# Installing Pellet Stove



## rp14 (Nov 4, 2007)

I just picked up a pellet stove for the house to get away with the freestanding gas fireplace in the kitchen. I plan on keeping the gas stove installed as backup when power fails. I am going to install the pellet stove in the living room. Question is where I want to install it will be near the power panel outside, the pellet stove is going to be direct vent thru the wall about 2-3 feet away from the panel and 2-3 feet below the panel. The pellet stove will give off very little heat out the exhaust and will just go straight out the wall with a cage.
Is this something I can do? 
Suggestions?
Thank you,
Ron


----------



## glennjanie (Nov 4, 2007)

Hello RP14:
Yes, you can install the pellet stove. Just make sure there is an Underwriter's Label (UL) and follow the manufacturer's instructions to the tee. The exhaust usually points down, at least on a 45* angle to keep water from running back in it. It is probably fan forced also and will blow the exhaust steam away from the electrical box.
Remember UL means everything to your insurance company.
Glenn


----------



## inspectorD (Nov 5, 2007)

Also have a building inspector or the fire department...guru... look over the install. Most folks will need the OKEY-dokey and a piece of paper for their INSURANCE co. to cover them if something should ever happen. 
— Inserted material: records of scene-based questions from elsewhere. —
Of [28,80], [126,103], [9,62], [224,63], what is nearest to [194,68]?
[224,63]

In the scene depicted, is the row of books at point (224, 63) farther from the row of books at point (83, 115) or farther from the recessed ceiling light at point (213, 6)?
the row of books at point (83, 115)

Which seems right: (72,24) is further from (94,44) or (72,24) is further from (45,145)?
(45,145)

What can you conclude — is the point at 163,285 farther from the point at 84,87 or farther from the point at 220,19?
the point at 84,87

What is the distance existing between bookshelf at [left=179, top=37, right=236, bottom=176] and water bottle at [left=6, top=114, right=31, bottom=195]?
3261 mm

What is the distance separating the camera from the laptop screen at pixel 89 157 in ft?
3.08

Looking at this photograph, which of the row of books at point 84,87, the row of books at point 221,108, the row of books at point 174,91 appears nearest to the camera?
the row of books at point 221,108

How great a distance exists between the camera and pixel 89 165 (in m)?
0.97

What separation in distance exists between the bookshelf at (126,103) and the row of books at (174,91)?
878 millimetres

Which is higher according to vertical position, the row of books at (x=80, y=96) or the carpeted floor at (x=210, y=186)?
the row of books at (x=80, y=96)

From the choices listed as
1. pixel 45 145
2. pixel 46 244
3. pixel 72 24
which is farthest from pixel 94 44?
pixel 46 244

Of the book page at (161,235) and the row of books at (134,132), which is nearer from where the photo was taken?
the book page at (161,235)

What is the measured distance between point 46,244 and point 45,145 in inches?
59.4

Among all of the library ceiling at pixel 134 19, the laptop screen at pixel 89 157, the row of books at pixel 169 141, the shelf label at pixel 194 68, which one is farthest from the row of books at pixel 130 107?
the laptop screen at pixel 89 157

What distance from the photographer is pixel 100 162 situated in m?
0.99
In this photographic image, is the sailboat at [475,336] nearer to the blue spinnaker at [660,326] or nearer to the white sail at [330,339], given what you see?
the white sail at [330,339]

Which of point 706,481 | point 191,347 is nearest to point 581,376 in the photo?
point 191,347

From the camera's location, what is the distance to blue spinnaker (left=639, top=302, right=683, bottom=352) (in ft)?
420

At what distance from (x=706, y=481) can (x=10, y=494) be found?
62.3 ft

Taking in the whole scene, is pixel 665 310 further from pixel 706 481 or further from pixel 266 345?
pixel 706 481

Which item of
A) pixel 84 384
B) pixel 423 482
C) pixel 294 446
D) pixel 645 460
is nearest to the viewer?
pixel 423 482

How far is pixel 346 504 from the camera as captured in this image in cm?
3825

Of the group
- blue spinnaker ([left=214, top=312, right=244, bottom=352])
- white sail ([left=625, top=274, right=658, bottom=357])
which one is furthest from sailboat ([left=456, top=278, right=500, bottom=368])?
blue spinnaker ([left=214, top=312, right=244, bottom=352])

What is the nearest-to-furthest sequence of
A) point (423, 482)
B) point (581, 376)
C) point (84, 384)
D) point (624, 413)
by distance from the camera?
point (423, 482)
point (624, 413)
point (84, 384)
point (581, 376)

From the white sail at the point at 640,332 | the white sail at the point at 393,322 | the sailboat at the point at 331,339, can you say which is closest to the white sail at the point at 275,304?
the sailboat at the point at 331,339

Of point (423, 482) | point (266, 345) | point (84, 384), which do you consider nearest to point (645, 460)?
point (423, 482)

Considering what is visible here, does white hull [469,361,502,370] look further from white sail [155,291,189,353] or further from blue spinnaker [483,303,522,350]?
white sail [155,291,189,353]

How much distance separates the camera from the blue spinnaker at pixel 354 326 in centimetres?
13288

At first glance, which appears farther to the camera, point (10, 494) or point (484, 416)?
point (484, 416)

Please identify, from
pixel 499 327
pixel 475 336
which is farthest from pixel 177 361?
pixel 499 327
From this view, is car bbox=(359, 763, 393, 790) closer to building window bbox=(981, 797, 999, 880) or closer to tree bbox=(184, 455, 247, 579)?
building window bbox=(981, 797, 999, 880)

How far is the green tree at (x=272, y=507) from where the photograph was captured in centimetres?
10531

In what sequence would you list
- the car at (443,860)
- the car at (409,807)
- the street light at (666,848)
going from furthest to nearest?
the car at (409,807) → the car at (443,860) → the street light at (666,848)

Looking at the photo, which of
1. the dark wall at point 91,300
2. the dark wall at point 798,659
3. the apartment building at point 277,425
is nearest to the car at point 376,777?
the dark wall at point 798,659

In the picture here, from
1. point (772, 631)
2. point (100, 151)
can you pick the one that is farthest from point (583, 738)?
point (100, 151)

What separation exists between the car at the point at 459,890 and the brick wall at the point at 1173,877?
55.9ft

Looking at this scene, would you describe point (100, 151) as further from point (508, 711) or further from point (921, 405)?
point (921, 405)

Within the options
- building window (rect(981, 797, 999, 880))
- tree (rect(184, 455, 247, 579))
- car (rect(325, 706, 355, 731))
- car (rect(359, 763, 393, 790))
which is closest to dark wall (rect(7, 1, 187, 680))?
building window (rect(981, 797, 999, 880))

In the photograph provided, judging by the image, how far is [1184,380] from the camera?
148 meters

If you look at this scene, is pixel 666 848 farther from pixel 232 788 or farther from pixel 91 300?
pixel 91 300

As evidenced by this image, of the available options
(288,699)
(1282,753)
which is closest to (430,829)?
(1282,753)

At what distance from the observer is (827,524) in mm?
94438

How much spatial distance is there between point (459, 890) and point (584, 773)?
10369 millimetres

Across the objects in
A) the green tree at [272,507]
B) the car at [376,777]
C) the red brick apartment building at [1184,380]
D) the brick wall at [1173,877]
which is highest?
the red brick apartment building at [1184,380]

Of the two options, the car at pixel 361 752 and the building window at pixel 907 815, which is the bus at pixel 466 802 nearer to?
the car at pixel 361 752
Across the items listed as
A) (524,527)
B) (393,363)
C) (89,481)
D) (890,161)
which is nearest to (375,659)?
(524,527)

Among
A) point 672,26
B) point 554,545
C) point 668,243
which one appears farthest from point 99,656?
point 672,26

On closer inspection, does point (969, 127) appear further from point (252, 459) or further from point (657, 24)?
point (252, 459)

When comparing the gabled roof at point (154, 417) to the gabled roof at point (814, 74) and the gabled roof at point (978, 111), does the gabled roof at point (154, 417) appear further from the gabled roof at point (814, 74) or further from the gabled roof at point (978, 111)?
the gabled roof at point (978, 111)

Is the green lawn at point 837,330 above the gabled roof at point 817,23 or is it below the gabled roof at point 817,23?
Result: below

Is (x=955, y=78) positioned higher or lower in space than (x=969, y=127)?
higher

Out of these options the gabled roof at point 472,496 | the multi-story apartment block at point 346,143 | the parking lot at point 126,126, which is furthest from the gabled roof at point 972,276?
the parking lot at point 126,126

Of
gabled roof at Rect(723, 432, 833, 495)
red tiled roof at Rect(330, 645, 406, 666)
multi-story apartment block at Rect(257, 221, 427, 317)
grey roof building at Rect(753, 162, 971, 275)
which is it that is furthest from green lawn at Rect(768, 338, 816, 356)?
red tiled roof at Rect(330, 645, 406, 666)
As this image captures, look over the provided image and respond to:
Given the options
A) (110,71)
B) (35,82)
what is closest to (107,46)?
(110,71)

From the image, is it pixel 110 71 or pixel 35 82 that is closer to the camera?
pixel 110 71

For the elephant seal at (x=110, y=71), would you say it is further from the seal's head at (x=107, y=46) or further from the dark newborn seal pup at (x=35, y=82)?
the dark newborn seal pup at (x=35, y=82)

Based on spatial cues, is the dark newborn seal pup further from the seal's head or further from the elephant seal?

This goes for all wood stoves and pellet and corn........the list goes on. I found out due to a home inspection. Those folks found out the hard way when the Ins co. would not cover the soot clean up after a smoke problem.

It's alway's good to find out .


----------



## glennjanie (Nov 5, 2007)

Right, and pictures and videos are very helpful too. It is a sad sight to see a wood burner the only thing left standing when the house burns down.
Glenn


----------